STATED EXERCISE:
Copy out the rows that start with the line containing "Among the options" and end with the line containing "which is nearest to the point at 101,209?", both included, word for word and nothing else.
** BEGIN GIVEN ENTRIES **
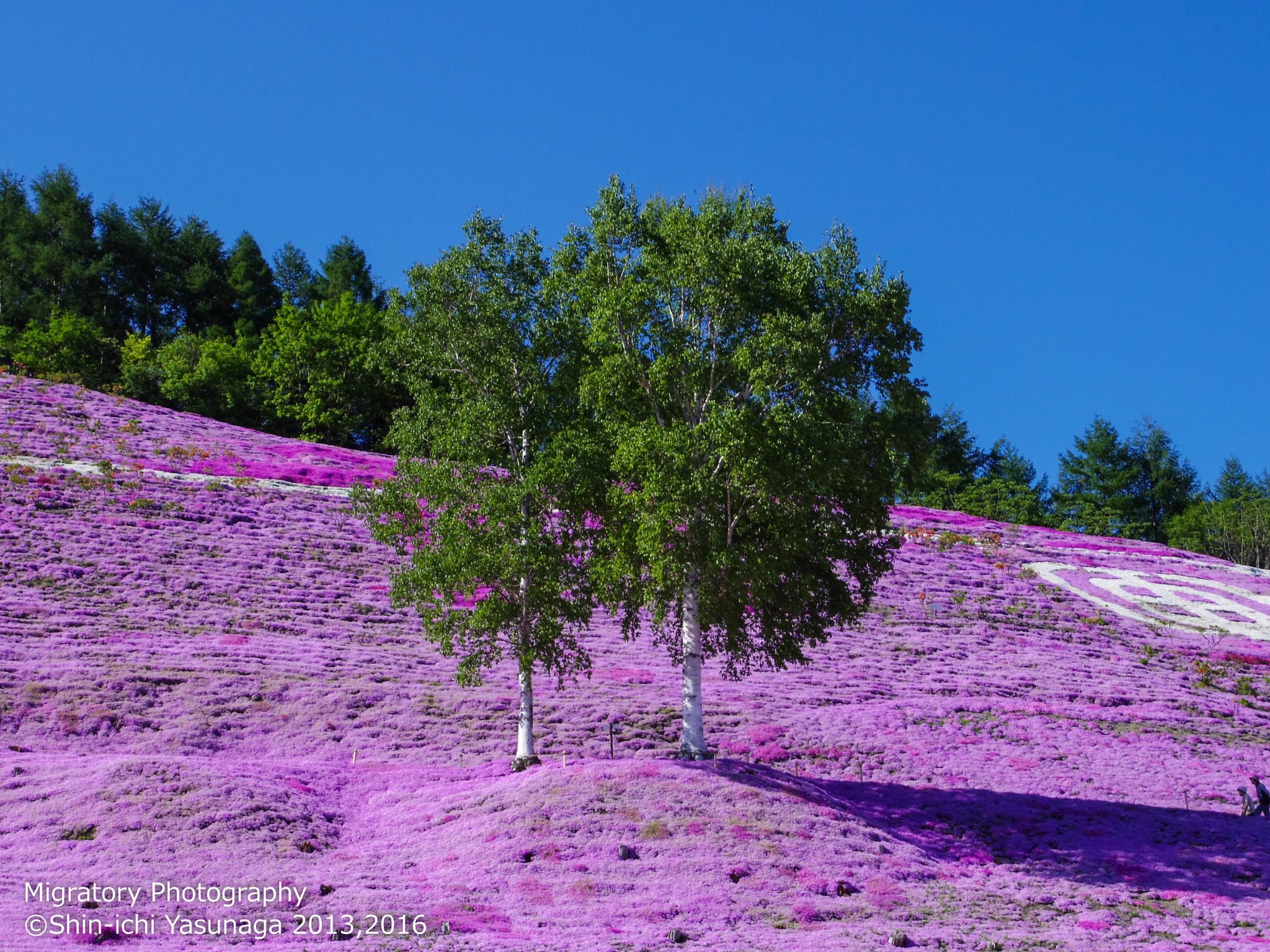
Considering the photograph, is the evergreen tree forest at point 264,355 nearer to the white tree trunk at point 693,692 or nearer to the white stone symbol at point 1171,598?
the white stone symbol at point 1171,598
** END GIVEN ENTRIES **
** BEGIN GIVEN ENTRIES **
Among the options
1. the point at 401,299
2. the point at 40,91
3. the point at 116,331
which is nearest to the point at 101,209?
** END GIVEN ENTRIES **
** BEGIN GIVEN ENTRIES **
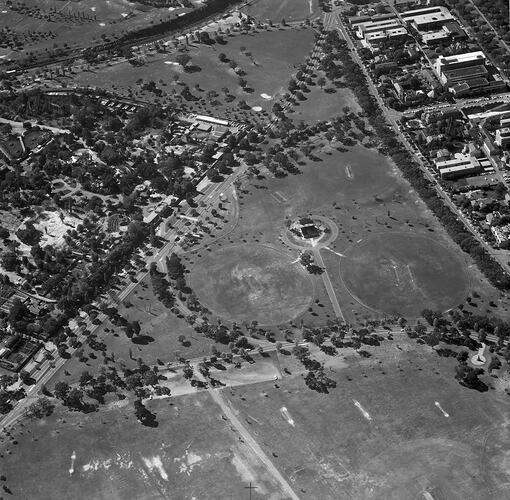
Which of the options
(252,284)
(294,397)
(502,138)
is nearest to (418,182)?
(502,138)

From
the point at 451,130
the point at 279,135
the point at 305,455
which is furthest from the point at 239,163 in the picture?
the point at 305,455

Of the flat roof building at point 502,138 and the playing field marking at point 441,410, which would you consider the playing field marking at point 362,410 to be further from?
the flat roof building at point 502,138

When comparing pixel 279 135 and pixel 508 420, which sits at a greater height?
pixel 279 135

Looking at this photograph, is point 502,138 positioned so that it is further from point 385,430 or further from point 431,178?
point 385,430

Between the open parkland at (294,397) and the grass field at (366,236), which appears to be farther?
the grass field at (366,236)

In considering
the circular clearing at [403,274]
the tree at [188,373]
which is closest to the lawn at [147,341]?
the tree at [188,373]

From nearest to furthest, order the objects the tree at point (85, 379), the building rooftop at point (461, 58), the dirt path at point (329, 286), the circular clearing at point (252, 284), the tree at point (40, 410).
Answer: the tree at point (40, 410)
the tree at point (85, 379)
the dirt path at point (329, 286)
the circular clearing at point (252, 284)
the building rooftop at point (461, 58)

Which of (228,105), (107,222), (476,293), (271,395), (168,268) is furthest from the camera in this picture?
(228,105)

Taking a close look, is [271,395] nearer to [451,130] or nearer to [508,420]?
** END GIVEN ENTRIES **
EXERCISE SOLUTION:
Among the options
1. the point at 401,299
2. the point at 40,91
3. the point at 116,331
which is nearest to the point at 101,209?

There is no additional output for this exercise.